Think of it as a multi part component system

Chemical cleaner - uses an active cleaner to lift dirt from the pores of the surface

Glazing oils - an oil like substance that remains in the pores coating the surface

Abrasives - use a mechanical action to clean the surface

#7 contains only oils
SV contains chemical cleaners and oils
LP conains all three (like SRP although this has semi opaque particles that build in the subsurface holes)


----------



## Bigpikle (May 21, 2007)

^^ I guess when it leaves some glazing oils behind. Some do, some dont, so unless you know exactly for each product, I guess its hard to say. Most products I have looked at have said they leave a glossy finish etc so are glazing in some way as well.


----------



## Scotty Pro (Nov 12, 2008)

Epoch said:


> They help to remove ingrained dirt from the pores of the paint using chemical cleaners.
> 
> If you regularly clean your car and well, and it's not too old you may not see the difference as you car will not have built up much but it can help with wax bonding
> 
> Alot also have glazing oils in that help to level the surface


So, when I have done the Megs Step 1, it leaves the surface nice, clean and level, for the CKRMG, I then apply the CK over the top of the cleaner, now, will it bond OK to the "oils" that are left by the cleaner, or is there two distinctive layers? I then of course top off with Colly 845. :thumb:
Have I got a good method or is there a gap somewhere? or am I missing something. 

Excuse the level of questioning, I might not be explaining what I mean to say.


----------



## Epoch (Jul 30, 2006)

Scotty Pro said:


> So, when I have done the Megs Step 1, it leaves the surface nice, clean and level, for the CKRMG, I then apply the CK over the top of the cleaner, now, will it bond OK to the "oils" that are left by the cleaner, or is there two distinctive layers? I then of course top off with Colly 845. :thumb:
> Have I got a good method or is there a gap somewhere? or am I missing something.
> 
> Excuse the level of questioning, I might not be explaining what I mean to say.


Yep sort of although

Megs step one cleans and leave very little on the paint

CKRMG - contains some abrasive action and chemical action which would remove anything left on the paint (Nothing in this case) and it leaves behind glazing oils (good product especially by machine)


----------



## toods (Nov 2, 2008)

Epoch said:


> --- LP conains all three (like SRP although this has semi opaque particles that build in the subsurface holes)


My understanding is that SRP also puts on a layer of sealant, so doesn't that make 4 activities?:

a.) Chemical cleaner - uses an active cleaner to lift dirt from the pores of the surface

b.) Glazing oils - an oil like substance that remains in the pores coating the surface

c.) Abrasives - use a mechanical action to clean the surface

d.) Sealant - (such as acrylic)

An interesting topic this. It's quite important to know after applying a 'cleaner' what is being left on the surface as it has implications for application of subsequent LSP layers.
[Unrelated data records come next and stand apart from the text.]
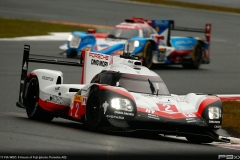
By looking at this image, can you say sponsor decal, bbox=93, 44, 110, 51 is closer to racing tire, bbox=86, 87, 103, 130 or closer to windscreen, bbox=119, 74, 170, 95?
windscreen, bbox=119, 74, 170, 95

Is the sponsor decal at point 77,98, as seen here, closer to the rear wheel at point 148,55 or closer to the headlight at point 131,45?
the headlight at point 131,45

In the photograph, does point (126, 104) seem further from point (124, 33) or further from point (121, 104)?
point (124, 33)

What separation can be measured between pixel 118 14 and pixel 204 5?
29.5 ft

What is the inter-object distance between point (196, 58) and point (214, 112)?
1437 cm

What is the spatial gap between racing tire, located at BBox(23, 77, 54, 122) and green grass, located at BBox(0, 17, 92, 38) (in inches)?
644

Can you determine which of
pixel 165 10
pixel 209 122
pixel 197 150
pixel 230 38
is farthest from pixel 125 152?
pixel 165 10

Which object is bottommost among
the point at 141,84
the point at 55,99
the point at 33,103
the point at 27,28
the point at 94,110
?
the point at 27,28

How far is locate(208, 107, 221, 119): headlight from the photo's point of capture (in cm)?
1175

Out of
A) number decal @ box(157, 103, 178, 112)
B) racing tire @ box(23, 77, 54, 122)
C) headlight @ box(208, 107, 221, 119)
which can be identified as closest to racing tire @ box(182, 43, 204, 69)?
racing tire @ box(23, 77, 54, 122)

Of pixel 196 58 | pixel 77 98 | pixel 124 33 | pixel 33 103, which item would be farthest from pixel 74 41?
pixel 77 98

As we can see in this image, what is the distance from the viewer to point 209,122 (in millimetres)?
11617

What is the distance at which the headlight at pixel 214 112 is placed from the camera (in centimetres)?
1175

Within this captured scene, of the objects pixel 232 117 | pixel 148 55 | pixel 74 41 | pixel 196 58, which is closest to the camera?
pixel 232 117

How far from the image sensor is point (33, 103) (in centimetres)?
1365
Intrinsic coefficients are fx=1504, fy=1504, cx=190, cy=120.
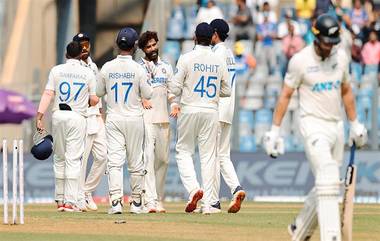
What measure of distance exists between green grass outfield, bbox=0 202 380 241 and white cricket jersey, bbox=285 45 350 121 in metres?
1.91

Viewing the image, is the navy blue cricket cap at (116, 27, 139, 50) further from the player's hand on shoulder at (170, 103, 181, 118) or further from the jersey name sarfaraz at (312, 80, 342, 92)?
the jersey name sarfaraz at (312, 80, 342, 92)

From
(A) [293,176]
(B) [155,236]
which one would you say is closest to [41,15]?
(A) [293,176]

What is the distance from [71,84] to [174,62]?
12.6 m

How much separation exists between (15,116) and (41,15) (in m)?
4.97

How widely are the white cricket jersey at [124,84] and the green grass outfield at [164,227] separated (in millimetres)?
1338

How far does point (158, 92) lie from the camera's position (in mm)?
19422

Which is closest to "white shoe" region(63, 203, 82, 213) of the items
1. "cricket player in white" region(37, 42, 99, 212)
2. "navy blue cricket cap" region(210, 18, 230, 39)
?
"cricket player in white" region(37, 42, 99, 212)

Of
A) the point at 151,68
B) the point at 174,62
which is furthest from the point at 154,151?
the point at 174,62

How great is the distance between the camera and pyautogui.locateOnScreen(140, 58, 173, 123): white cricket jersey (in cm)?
1938

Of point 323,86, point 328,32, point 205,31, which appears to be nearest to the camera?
point 328,32

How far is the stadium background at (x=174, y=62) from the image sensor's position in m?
27.8

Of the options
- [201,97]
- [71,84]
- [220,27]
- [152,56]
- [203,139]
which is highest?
[220,27]

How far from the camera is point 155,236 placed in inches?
596

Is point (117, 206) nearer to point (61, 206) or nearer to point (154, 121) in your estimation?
point (154, 121)
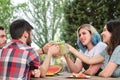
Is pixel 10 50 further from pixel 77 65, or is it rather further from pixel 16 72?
pixel 77 65

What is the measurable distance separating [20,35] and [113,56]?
77cm

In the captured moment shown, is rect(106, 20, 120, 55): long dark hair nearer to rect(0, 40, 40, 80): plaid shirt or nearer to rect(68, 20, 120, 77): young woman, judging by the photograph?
rect(68, 20, 120, 77): young woman

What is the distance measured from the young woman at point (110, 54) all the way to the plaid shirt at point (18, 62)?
554mm

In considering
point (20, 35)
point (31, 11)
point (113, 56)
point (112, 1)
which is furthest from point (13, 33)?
point (31, 11)

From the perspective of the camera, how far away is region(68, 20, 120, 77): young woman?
2861 millimetres

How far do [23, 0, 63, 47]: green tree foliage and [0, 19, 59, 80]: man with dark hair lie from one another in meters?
11.8

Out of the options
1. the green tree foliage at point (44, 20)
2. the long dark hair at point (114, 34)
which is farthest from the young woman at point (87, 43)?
the green tree foliage at point (44, 20)

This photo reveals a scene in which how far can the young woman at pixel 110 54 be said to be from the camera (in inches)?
113

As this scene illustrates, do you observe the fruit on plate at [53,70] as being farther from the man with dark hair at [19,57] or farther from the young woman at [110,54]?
the man with dark hair at [19,57]

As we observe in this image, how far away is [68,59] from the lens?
11.5ft

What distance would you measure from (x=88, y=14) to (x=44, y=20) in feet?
16.8

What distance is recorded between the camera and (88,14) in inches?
386

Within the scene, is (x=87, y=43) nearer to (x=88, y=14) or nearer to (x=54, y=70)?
(x=54, y=70)

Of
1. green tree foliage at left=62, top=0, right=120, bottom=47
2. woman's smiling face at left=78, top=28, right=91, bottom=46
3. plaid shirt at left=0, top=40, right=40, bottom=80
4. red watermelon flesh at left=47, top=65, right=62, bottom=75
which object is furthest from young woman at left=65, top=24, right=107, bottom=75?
green tree foliage at left=62, top=0, right=120, bottom=47
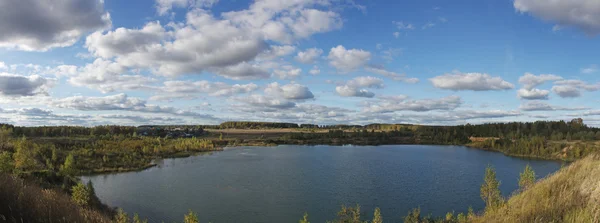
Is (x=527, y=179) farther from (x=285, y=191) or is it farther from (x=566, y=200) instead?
(x=285, y=191)

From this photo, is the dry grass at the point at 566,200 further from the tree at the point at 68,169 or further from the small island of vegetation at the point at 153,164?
the tree at the point at 68,169

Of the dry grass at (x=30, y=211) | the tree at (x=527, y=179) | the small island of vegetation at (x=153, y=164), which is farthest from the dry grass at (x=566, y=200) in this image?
the dry grass at (x=30, y=211)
I wonder where Serious Performance Paint Cleanser fits into all this.

*Bill.*


----------



## Epoch (Jul 30, 2006)

^^^ sory yes SRP does have the fourth element which is why it would be an AIO product. I was only talking about the paint cleaning bit but confused it a little

Other AIO Carlack/Zaino/Jeffs/Klasse all only have three elements (no glazimg oils) 

SRP is as far as i'm aware fairly unique.
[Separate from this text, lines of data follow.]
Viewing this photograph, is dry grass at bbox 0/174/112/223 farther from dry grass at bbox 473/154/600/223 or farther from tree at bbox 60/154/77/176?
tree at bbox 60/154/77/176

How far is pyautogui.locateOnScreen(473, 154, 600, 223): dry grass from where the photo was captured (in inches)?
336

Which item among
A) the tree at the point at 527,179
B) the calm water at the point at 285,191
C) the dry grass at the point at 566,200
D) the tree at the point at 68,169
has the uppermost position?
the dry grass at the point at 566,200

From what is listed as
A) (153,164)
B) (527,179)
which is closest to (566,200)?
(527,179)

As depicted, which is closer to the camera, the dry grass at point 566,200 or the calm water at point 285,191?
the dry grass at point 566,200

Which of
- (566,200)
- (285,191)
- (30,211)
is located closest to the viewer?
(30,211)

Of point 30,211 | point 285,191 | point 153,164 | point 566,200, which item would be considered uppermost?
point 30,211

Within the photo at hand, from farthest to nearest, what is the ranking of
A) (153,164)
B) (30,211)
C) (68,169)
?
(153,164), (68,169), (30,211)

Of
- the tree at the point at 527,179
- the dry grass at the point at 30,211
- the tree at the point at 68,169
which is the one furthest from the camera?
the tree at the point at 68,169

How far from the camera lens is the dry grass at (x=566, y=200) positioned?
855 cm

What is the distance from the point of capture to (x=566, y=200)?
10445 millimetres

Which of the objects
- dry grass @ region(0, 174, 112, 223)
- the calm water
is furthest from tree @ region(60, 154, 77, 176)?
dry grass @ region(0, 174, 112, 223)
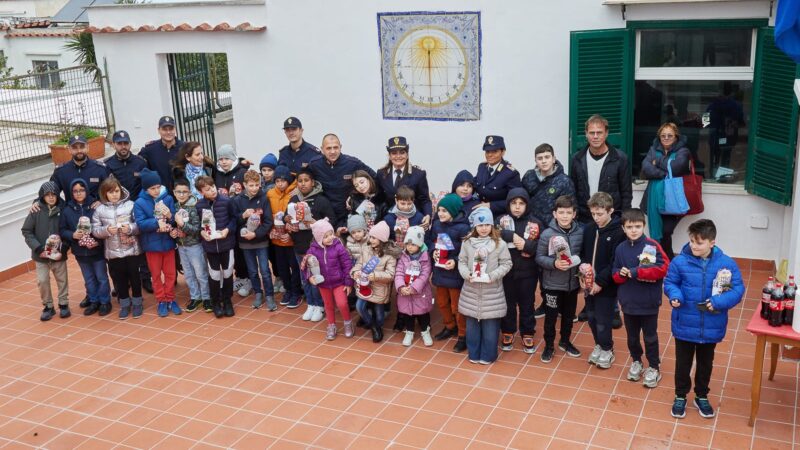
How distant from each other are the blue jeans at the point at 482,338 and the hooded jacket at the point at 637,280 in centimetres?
111

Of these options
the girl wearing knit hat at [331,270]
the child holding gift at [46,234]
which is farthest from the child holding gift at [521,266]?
the child holding gift at [46,234]

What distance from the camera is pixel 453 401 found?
20.2 feet

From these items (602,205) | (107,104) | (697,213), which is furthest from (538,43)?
(107,104)

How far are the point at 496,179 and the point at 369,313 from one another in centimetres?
166

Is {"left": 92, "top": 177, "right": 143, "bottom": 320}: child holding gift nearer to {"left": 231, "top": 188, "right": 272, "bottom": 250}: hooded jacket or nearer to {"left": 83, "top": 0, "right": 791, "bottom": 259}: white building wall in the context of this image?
{"left": 231, "top": 188, "right": 272, "bottom": 250}: hooded jacket

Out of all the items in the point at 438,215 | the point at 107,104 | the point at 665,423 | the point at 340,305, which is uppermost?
the point at 107,104

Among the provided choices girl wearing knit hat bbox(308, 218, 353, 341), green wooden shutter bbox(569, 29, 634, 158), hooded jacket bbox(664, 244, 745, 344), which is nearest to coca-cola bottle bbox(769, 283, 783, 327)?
hooded jacket bbox(664, 244, 745, 344)

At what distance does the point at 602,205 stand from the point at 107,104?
766cm

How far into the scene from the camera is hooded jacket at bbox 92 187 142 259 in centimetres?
778

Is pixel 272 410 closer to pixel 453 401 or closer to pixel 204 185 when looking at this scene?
pixel 453 401

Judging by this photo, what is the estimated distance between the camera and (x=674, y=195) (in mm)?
7984

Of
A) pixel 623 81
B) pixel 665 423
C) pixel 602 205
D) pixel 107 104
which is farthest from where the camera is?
pixel 107 104

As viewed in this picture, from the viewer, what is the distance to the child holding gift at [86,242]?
7789mm

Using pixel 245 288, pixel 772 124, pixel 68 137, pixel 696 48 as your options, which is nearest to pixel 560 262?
pixel 772 124
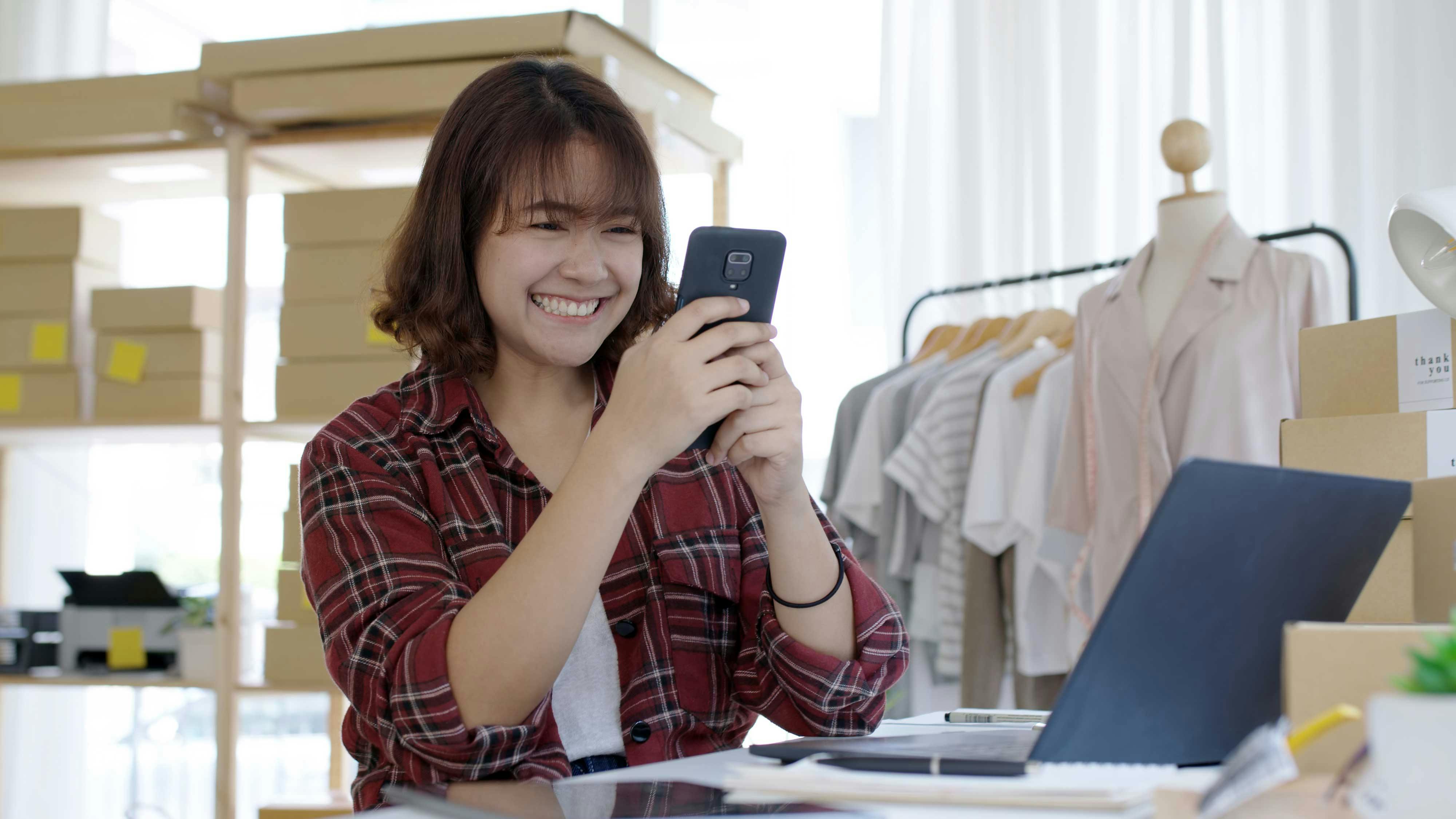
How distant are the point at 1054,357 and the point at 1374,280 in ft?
1.83

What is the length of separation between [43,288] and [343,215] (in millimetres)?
667

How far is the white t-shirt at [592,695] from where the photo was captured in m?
0.99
I'd suspect the SP cleaner would be a chemical cleaner and glaze but i've not used it so don't know if it has abrasives also.


----------



## Gleammachine (Sep 8, 2007)

For me it has to be good old fashioned Z hd-cleanse, 
I have the SV cleaner fluids but see little use for them if I'm correcting the paint, I would usually IPA then go to LSP.

Most modern paint cleansers now are designed as AIO products, ie Prime, Z-aio and to be honest if I wasn't applying a [email protected] wax then I probably wouldn't use hd-cleanse due to the time consumption, but still love the finish from it over many of the other cleaners.


----------



## Serious Performance (Oct 26, 2005)

Theres *no* abrasives or glaze element in the SP Paint Cleanser.

Given our system finishes with a sealant it is primarily set up to give the best possible bonding surface for sealants (and therefore any other LSP).

Cheers .


----------



## toods (Nov 2, 2008)

Serious Performance said:


> Theres *no* abrasives or glaze element in the SP Paint Cleanser.
> 
> Given our system finishes with a sealant it is primarily set up to give the best possible bonding surface for sealants (and therefore any other LSP).
> 
> Cheers .


Thanks for that clarification. Good product to try then.

*Bill.*


----------



## Rich (Oct 26, 2005)

The best chemical paint cleaner I have on the shelf is Meguiars Medallion Paint cleaner - think they stopped making it years ago though.


----------



## Porta (Jan 3, 2007)

Megs step 1 does contains some glazing oils. I have started to use paint cleaners _before_ polishing. When the paint is clean, you will discover that the polishing part will become much smoother.

Thanks Dream machines for the tips :thumb:


----------



## Schnorbitz (Aug 18, 2007)

No abrasives in Carlack NSC either, just chemical cleaning and probably a bit of sealant so can be used as an AIO or a cleaner. Leaves a lovely, smooth surface ready for the LSP or you could easily leave it at that if you didn't have time. When I've used it on a car that I didn't clay first, I noticed it pulled out quite a lot of 'dirt' from the paint. Easy to apply, requires a little bit of working in to get the most from it but nothing like using SRP.


----------



## Bigpikle (May 21, 2007)

Epoch said:


> CKRMG - contains some abrasive action and chemical action which would remove anything left on the paint (Nothing in this case) and it leaves behind glazing oils (good product especially by machine)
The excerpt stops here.